AIM OF THE TASK: Find every line below with the string "burst" and pick it out.

EXTRACTED DATA:
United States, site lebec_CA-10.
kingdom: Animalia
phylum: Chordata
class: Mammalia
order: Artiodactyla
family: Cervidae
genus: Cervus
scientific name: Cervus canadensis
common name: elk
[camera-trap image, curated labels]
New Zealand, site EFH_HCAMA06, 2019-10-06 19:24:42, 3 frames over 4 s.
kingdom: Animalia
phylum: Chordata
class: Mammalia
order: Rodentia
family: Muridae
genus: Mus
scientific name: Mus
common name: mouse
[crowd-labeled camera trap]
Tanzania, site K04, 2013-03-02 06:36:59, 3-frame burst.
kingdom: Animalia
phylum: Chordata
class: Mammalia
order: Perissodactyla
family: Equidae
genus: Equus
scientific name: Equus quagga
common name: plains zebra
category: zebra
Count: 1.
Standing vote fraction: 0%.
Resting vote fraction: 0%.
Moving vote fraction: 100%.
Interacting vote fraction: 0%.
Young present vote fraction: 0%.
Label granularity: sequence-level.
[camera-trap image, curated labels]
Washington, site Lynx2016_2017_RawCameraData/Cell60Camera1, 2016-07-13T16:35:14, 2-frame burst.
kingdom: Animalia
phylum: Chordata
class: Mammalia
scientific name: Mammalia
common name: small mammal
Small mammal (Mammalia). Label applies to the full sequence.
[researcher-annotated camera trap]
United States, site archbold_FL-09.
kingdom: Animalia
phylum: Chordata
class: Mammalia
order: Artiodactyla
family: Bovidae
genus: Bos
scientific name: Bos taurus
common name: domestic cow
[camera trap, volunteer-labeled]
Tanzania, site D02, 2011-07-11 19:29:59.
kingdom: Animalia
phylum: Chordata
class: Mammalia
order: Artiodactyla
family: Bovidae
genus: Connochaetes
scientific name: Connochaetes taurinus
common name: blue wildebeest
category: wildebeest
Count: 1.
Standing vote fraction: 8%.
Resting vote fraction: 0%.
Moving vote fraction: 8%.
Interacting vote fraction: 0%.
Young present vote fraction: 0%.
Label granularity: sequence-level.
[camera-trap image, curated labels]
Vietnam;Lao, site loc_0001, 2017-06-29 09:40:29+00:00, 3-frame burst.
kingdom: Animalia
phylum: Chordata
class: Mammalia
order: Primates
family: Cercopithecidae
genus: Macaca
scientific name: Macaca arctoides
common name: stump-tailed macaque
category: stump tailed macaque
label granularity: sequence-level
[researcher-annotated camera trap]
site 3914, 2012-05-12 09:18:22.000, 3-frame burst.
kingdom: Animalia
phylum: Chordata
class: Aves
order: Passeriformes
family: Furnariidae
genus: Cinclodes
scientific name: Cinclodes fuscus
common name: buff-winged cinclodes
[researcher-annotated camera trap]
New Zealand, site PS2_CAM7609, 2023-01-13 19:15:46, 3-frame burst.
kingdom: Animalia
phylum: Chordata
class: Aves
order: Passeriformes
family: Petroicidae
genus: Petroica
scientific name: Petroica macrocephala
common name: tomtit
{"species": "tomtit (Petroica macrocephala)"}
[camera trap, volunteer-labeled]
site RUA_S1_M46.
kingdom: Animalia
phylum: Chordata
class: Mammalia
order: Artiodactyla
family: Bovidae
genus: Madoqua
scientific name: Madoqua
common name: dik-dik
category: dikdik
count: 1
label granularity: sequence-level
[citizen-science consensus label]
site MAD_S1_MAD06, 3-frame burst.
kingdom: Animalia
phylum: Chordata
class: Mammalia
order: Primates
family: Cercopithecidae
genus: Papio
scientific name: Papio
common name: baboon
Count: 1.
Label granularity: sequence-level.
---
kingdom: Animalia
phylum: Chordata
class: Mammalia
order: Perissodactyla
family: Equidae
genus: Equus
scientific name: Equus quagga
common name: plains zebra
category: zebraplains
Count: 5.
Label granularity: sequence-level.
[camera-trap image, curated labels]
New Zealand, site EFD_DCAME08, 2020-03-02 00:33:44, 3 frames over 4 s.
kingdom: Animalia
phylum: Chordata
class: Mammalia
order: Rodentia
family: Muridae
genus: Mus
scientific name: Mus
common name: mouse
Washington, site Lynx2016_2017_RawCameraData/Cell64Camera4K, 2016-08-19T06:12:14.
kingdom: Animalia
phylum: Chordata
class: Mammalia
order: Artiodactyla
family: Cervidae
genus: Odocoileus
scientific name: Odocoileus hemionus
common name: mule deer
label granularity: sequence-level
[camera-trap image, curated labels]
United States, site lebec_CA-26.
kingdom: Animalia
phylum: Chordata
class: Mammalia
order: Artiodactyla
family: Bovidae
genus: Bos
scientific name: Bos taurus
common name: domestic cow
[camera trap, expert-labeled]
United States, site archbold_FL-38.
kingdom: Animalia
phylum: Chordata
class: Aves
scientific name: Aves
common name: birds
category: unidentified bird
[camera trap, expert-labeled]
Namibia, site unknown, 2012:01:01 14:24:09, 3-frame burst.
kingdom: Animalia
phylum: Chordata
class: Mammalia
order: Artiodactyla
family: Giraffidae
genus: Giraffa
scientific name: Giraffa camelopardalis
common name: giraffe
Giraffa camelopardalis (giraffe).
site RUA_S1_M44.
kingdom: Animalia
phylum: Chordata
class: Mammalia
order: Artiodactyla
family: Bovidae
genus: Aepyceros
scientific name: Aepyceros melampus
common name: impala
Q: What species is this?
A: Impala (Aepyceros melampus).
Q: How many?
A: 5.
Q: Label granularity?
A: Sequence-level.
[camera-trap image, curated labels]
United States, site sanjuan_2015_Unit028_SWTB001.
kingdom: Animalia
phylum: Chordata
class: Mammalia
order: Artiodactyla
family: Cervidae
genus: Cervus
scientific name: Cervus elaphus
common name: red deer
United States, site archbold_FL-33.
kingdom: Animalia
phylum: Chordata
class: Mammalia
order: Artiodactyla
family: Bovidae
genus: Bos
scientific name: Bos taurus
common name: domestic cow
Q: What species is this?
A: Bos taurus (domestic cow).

EXERCISE RESULT:
Tanzania, site K04, 2013-03-02 06:36:59, 3-frame burst.
Washington, site Lynx2016_2017_RawCameraData/Cell60Camera1, 2016-07-13T16:35:14, 2-frame burst.
Vietnam;Lao, site loc_0001, 2017-06-29 09:40:29+00:00, 3-frame burst.
site 3914, 2012-05-12 09:18:22.000, 3-frame burst.
New Zealand, site PS2_CAM7609, 2023-01-13 19:15:46, 3-frame burst.
site MAD_S1_MAD06, 3-frame burst.
Namibia, site unknown, 2012:01:01 14:24:09, 3-frame burst.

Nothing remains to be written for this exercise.